Successful academic crowdsourcing projects, as I and other have argued elsewhere, depend for their success on the relationships they create with their volunteers. I believe there is some reason to believe that Ronson’s logic can be applied here too – i.e. where both non-professional volunteers and professional project instigators are exposed controlled feedback loops. Lasecki et. al. for example argue that crowds can self-learn through the correct application of mechanical tasks which are tightly regulated and controlled on platforms such as Mechanical Turk. The feedback loop is that the task has been performed correctly or incorrectly. Other volunteers report learning from each other via discussion forums, learning from good practice. Others go on to create Wikipedia pages around the content they have worked on – although whether Wikipedia is crowdsourcing or something else, such as community participation is another matter (a distinction succinctly made on this blog post).

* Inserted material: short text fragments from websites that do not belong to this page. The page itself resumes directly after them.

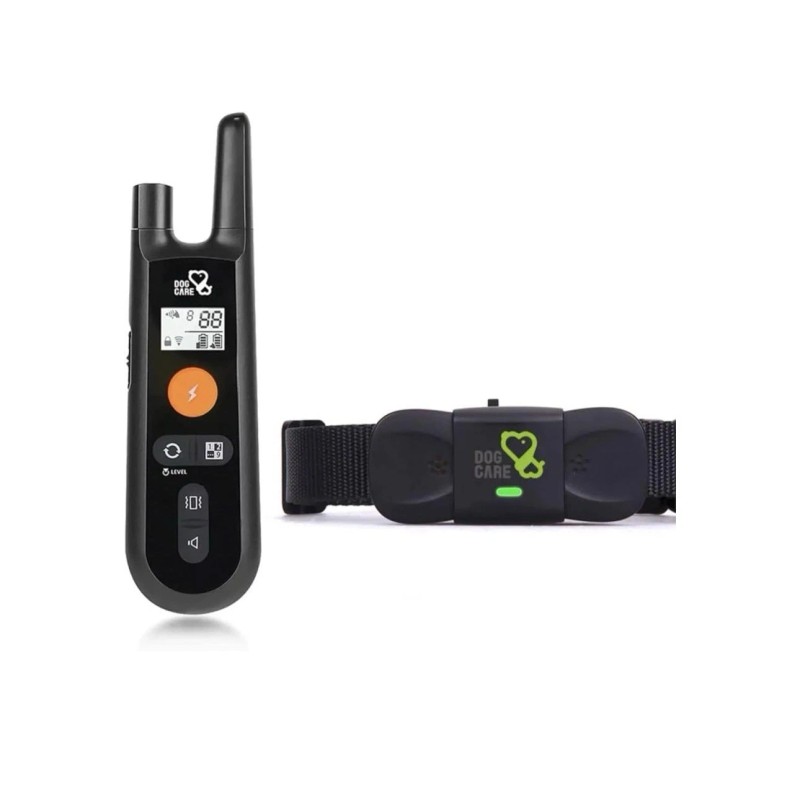 Dogcare Dog Care WELL-D TC01 Dog Training E-Collar With Remote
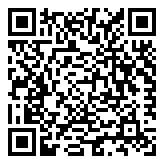 Scan QR Code for live pricing and information - Court Pro Unisex Basketball Shoes in White/Black, Size 10, Synthetic by PUMA Shoes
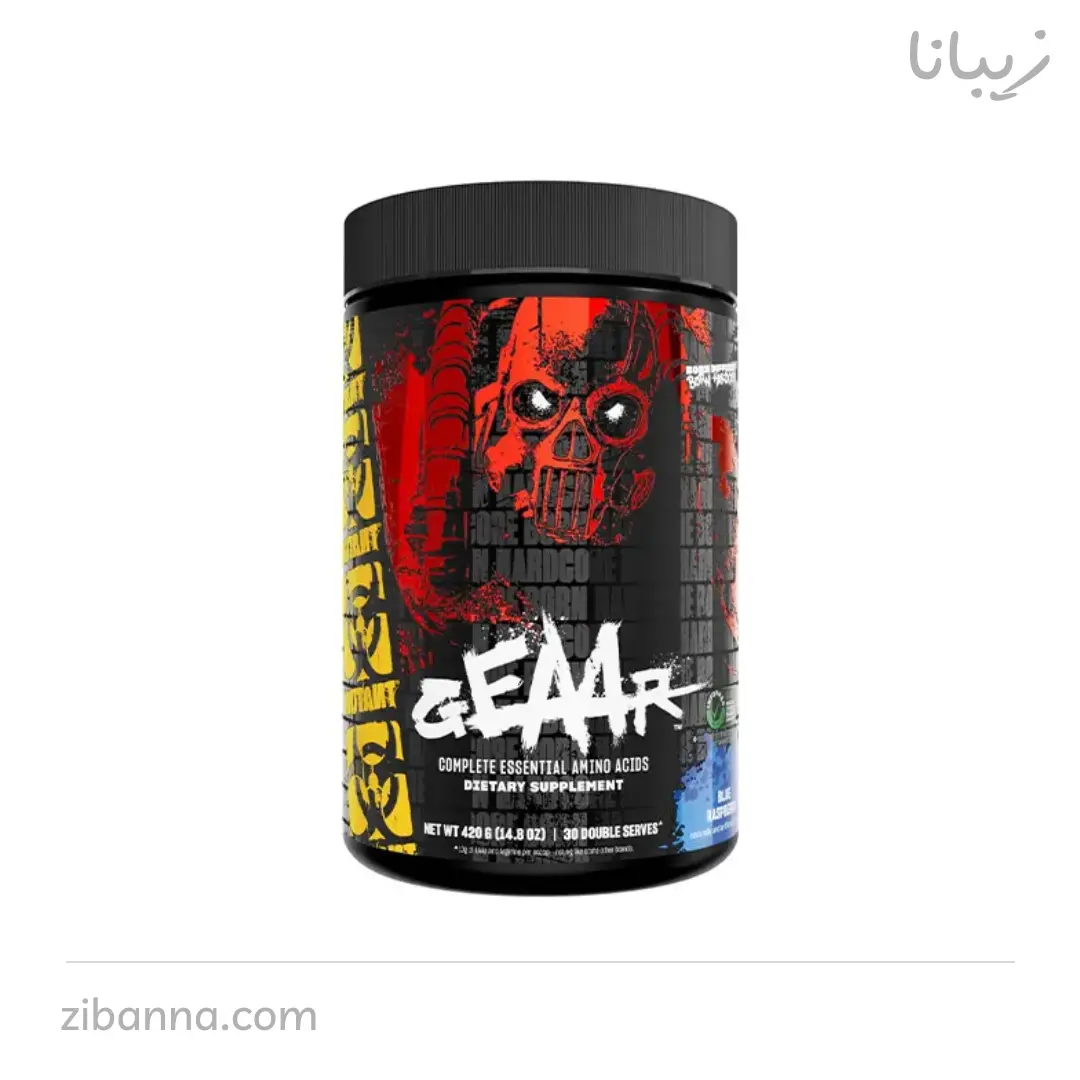 آمینو EAA موتانت آمینو EAA موتانت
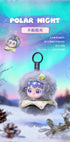 『piny 今日はいい天気シリーズ』007_FANCY UP トレーディングプラッシュ【BOX】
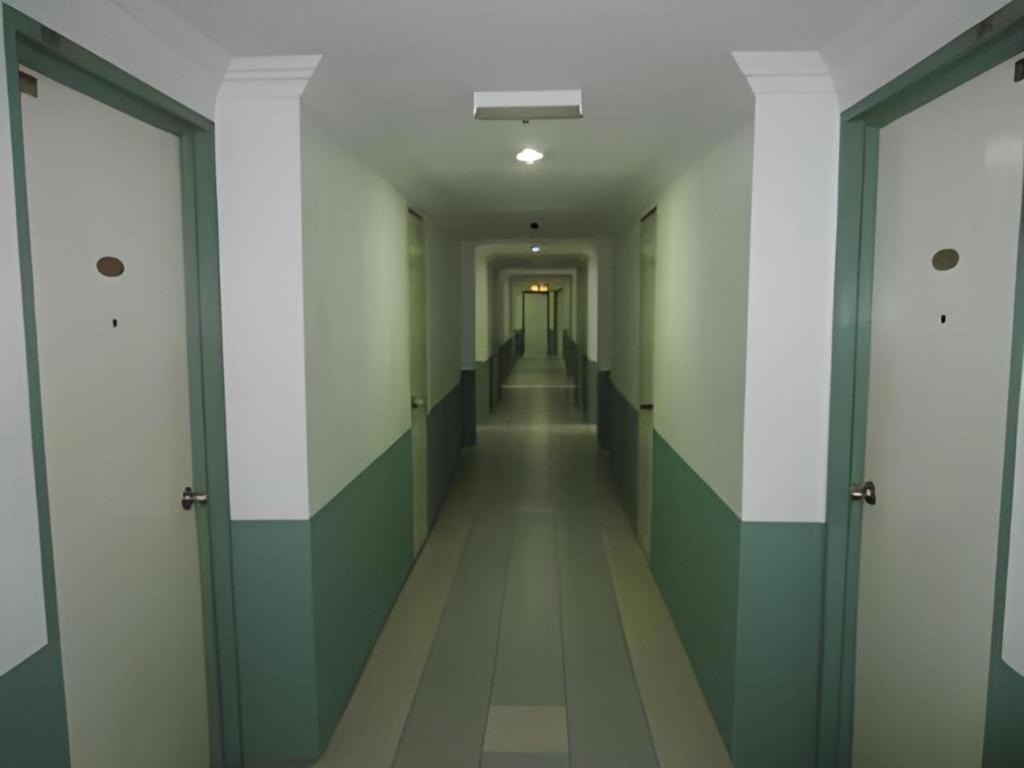 Hotel Hung Hung Kuching Exterior photo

Those of us who have researched crowdsourcing over the last few years often get hung up on semantics and labels; and I am guilty as charged — I have found myself having far longer conversations that the subject justifies (which is how much?) over whether crowdsourcing should a hyphen or not. I think that considering the attributes of what makes crowdsourcing crowdsourcing, as opposed to something else, is more useful. An effort to characterize what makes “good” or “productive” feedback loops – as opposed to wild and unconstrained ones which destroyed Lehrer, Stone and Sacco – might be a good place to start.